Government proposes cap on renewable revenues

Certain renewable energy generators face a cap on revenue with the government’s proposed Cost-Plus Revenue Limit in the new Energy Prices Bill.

Set to be introduced in 2023, the Cost-Plus Revenue Limit will apply to renewable generators outside of the fixed-price Contracts for Difference (CfD) scheme and will consider whether it will apply to nuclear and biomass generation.

The government has not set the limit but is considering ‘pre-crisis expectations for wholesale prices’, nor has it specified how long the temporary measure would be in place for in England and Wales.

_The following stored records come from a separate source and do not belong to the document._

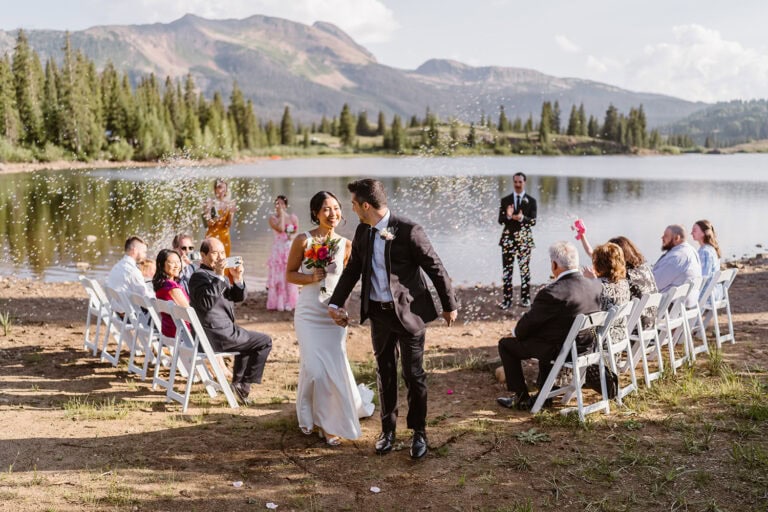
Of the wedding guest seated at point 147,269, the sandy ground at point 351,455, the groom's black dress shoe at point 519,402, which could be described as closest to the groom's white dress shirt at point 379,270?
the sandy ground at point 351,455

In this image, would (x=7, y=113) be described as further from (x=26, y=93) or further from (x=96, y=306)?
(x=96, y=306)

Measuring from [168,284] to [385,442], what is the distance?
11.6 ft

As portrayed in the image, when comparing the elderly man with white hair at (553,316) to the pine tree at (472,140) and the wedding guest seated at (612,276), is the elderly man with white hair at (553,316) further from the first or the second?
the pine tree at (472,140)

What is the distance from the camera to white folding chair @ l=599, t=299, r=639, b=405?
6898 mm

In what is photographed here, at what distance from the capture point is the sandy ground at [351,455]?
514cm

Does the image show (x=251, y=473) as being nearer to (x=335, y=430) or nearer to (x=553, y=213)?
(x=335, y=430)

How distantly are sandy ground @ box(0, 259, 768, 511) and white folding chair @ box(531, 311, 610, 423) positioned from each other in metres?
0.16

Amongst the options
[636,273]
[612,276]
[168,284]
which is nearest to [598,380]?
[612,276]

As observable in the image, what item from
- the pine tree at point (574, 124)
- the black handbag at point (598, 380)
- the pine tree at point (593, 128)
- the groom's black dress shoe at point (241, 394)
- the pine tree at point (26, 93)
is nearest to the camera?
the black handbag at point (598, 380)

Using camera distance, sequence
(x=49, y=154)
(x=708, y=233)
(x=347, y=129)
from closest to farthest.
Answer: (x=708, y=233), (x=49, y=154), (x=347, y=129)

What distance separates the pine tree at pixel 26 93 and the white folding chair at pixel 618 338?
96.1m

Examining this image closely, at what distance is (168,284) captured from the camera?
8.03 m

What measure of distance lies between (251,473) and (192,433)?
3.79 feet

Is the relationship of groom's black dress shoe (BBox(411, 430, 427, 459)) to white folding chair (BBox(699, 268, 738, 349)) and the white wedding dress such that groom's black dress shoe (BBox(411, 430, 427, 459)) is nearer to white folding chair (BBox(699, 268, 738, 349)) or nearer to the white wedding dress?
the white wedding dress
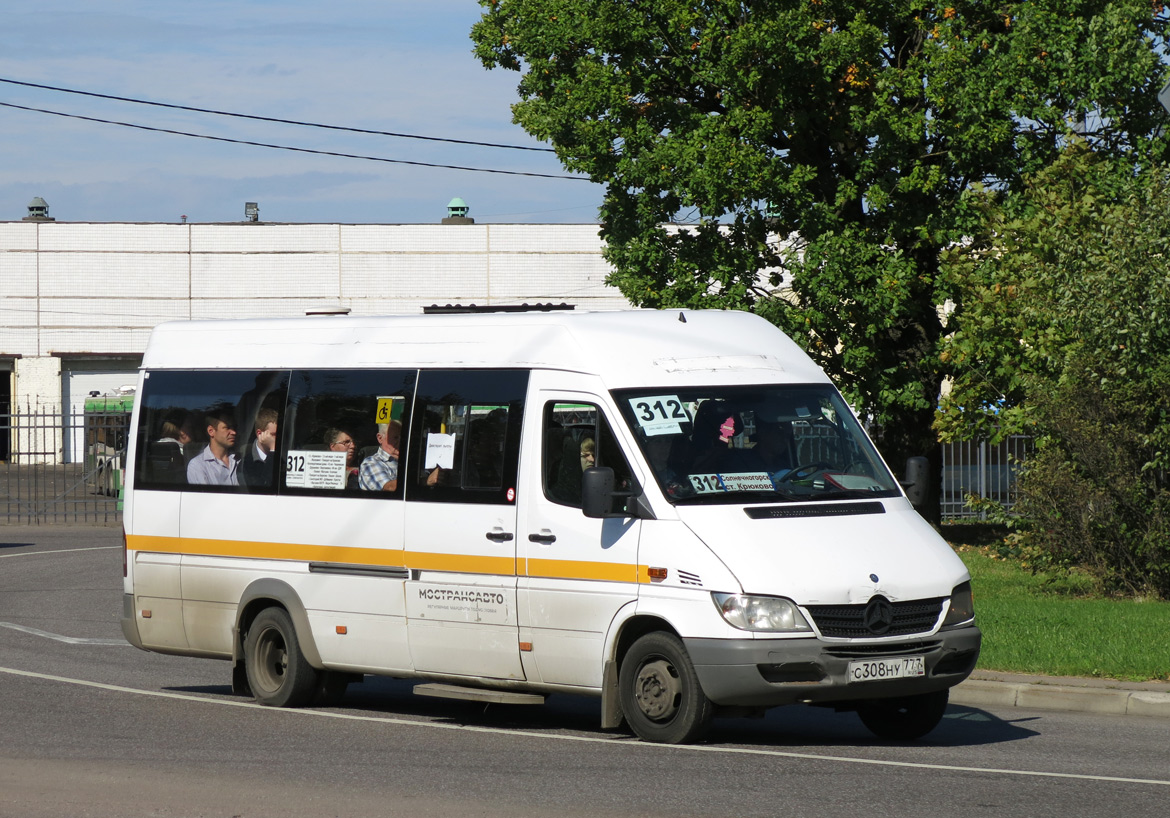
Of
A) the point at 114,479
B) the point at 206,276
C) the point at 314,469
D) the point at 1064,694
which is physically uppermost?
the point at 206,276

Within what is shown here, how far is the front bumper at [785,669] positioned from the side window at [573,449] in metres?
1.23

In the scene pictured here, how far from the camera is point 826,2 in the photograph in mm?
23156

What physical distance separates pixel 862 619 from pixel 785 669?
1.69 feet

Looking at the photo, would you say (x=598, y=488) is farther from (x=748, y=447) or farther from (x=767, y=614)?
(x=767, y=614)

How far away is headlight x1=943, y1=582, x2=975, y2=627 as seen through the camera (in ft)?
30.6

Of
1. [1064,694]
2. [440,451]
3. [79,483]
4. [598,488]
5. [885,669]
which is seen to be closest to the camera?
[885,669]

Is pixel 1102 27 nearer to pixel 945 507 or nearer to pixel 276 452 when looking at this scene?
pixel 945 507

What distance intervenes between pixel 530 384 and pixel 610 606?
5.04 feet

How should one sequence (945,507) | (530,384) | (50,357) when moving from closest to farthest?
(530,384) → (945,507) → (50,357)

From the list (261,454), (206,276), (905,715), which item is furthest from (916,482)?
(206,276)

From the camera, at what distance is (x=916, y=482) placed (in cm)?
1036

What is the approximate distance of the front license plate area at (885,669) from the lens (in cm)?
894


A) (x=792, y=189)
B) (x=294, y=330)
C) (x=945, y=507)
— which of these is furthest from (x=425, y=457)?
(x=945, y=507)

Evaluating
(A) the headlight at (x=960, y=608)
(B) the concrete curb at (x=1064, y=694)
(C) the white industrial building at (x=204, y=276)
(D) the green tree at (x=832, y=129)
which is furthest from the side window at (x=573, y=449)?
(C) the white industrial building at (x=204, y=276)
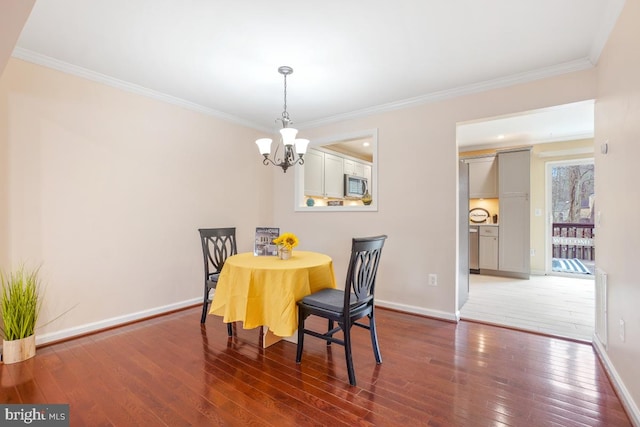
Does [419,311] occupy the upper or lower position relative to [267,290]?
lower

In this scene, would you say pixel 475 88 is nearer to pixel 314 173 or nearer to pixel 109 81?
pixel 314 173

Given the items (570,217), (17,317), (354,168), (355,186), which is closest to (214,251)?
(17,317)

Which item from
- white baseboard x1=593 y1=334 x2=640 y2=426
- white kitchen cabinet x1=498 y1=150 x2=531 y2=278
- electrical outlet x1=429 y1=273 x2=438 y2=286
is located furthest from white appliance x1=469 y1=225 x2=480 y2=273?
white baseboard x1=593 y1=334 x2=640 y2=426

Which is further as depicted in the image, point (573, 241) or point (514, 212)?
point (573, 241)

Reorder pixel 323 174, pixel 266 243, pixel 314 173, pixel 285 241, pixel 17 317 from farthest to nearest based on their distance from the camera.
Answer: pixel 323 174
pixel 314 173
pixel 266 243
pixel 285 241
pixel 17 317

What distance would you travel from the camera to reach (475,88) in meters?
3.17

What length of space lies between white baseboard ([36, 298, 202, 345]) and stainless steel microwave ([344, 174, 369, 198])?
3.53 metres

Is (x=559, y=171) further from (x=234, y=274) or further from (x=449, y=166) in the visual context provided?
(x=234, y=274)

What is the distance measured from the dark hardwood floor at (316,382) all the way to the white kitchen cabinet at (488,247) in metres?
3.13

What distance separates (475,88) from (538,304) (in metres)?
2.82

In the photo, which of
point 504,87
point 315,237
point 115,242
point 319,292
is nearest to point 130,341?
point 115,242

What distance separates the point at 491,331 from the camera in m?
3.01

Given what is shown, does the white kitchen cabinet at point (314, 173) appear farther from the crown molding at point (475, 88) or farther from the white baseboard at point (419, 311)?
the white baseboard at point (419, 311)

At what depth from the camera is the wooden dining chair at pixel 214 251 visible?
3123 millimetres
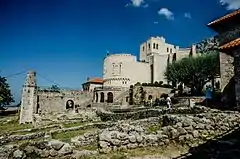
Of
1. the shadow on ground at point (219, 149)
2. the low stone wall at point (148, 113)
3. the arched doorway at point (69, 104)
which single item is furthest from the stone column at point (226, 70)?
the arched doorway at point (69, 104)

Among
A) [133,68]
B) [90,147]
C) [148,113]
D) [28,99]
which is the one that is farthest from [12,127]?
[133,68]

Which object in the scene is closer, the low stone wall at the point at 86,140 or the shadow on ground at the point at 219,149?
the shadow on ground at the point at 219,149

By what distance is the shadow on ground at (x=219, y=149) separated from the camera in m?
9.94

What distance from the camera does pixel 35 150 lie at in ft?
35.1

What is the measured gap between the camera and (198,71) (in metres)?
53.8

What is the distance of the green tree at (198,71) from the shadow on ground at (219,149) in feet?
141

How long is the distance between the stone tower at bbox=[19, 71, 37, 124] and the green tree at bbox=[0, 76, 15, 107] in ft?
55.0

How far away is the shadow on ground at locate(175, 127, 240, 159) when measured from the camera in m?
9.94

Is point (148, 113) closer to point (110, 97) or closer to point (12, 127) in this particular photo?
point (12, 127)

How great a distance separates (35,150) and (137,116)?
15.7 metres

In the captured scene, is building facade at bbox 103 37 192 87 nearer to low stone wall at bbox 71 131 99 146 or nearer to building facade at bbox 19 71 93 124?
building facade at bbox 19 71 93 124

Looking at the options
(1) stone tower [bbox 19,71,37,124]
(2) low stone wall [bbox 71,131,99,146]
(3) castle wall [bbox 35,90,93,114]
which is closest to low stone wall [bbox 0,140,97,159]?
(2) low stone wall [bbox 71,131,99,146]

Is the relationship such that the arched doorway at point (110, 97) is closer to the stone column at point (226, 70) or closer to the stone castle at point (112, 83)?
the stone castle at point (112, 83)

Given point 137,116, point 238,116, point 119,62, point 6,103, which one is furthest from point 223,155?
point 119,62
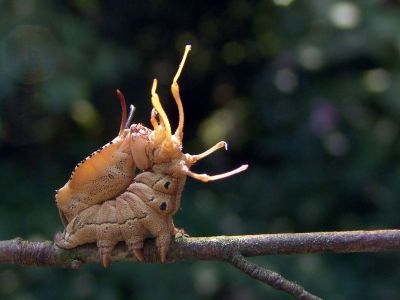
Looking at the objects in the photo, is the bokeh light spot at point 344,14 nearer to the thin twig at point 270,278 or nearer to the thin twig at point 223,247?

According to the Department for Business, Energy and Industrial Strategy (BEIS), the limit is intended to ‘sever the link between high global gas prices and the cost of low-carbon electricity’, which has risen in line with the cost of gas due to the war in Ukraine.  

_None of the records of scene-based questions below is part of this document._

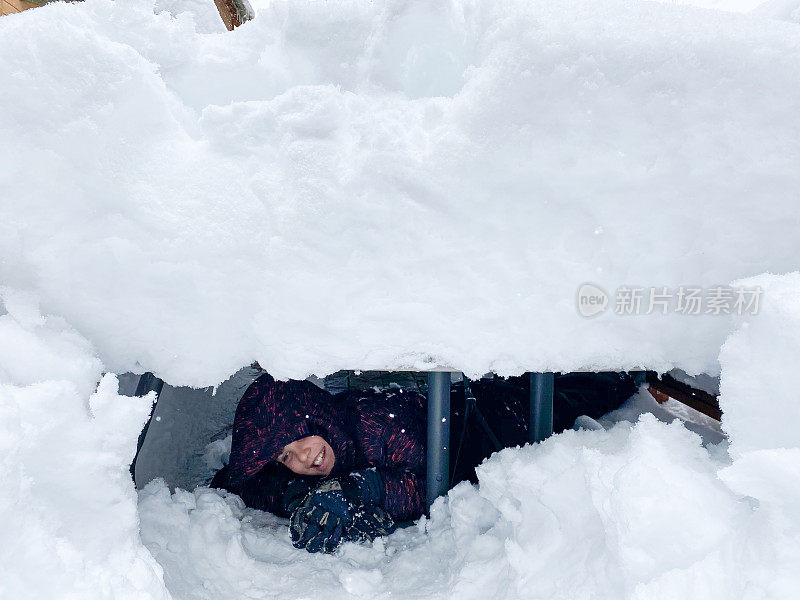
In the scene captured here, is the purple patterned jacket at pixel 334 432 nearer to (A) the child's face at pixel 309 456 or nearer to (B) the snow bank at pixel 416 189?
(A) the child's face at pixel 309 456

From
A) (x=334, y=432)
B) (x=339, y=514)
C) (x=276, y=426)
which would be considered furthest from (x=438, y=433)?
(x=276, y=426)

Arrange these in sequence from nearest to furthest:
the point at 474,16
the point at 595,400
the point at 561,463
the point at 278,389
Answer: the point at 474,16
the point at 561,463
the point at 278,389
the point at 595,400

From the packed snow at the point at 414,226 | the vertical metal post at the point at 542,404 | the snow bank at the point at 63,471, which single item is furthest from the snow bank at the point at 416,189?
the vertical metal post at the point at 542,404

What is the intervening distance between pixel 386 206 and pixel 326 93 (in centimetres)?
31

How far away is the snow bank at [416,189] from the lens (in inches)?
39.6

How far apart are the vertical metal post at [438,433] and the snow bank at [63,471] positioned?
95cm

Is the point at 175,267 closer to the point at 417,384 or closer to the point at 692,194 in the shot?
the point at 692,194

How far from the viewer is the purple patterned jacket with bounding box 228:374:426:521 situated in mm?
2229

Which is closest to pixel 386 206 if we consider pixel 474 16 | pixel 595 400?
pixel 474 16

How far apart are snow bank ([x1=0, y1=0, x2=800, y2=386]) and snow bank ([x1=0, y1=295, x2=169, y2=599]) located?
0.11 metres

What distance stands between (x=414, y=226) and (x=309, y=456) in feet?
4.96

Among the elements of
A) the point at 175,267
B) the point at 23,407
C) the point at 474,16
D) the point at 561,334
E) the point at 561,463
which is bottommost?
the point at 561,463

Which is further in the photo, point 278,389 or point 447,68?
point 278,389

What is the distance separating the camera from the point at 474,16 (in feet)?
3.57
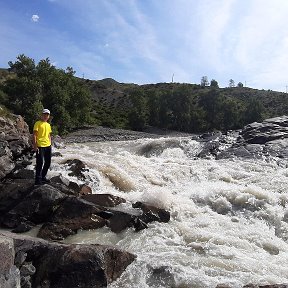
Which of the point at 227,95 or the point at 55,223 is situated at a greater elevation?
the point at 227,95

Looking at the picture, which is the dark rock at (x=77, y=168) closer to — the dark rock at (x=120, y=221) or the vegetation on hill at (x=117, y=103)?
the dark rock at (x=120, y=221)

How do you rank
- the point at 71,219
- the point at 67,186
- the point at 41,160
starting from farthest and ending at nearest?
the point at 67,186 < the point at 41,160 < the point at 71,219

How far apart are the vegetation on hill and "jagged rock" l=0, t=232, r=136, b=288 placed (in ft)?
123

“The government needs to be really careful about who it targets with any windfall tax,” commented Sarah Merrick, CEO of Ripple, a company that helps people buy shares in wind farms. “What this new tax must not do is discourage community or consumer ownership in any way.”

Commenting on the Energy Prices Bill, RenewableUK’s CEO Dan McGrail said: “A price cap acting as a 100 per cent windfall tax on renewables’ revenue above a certain level, while excess oil and gas profits are taxed at 25 per cent, risks skewing investment towards the fossil fuels that have caused this energy crisis.

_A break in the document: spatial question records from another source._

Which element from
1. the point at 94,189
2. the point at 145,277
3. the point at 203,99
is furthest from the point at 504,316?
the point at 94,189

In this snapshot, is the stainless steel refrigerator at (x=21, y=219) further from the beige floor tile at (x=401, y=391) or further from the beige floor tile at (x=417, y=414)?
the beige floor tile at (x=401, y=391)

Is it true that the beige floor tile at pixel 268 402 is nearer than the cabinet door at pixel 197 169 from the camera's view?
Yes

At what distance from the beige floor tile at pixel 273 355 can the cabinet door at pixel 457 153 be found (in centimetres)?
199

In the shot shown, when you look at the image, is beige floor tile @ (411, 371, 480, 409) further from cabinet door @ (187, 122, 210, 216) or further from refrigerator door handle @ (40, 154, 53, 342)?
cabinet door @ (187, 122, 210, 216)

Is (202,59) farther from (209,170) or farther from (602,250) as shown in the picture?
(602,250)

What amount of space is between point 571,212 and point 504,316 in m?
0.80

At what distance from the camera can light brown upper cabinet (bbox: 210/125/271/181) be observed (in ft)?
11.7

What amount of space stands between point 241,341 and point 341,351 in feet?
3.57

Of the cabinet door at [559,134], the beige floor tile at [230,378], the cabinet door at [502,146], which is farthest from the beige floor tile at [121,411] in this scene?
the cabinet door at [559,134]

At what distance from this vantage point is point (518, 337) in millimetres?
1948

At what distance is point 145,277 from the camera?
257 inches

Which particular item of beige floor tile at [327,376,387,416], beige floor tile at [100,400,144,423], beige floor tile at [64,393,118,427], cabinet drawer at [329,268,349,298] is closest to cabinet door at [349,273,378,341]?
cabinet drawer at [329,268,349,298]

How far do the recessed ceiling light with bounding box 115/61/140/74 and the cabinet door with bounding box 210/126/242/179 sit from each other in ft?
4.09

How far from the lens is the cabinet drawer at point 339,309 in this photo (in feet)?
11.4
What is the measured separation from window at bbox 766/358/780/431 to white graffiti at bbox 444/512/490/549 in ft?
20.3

“This decade we need to attract £175bn of investment in secure, domestic wind power and we can already see the investor concerns over the fragmented approach the EU is taking to price caps. Industry will continue to work with government on policies to help cut consumer bills and safeguard investment. As such, to limit the negative impacts, it is essential that a cap is set at a level that doesn’t make the UK less attractive to investors than the EU, is technology neutral and has a clear sunset clause in place.”

McGrail added that many wind generators sell their power a year or more in advance at prices that are a fraction of high market prices being set by gas.

“These hedging arrangements for wind power will help to keep electricity prices lower for consumers this winter, and the price cap must not undermine these arrangements,” he said.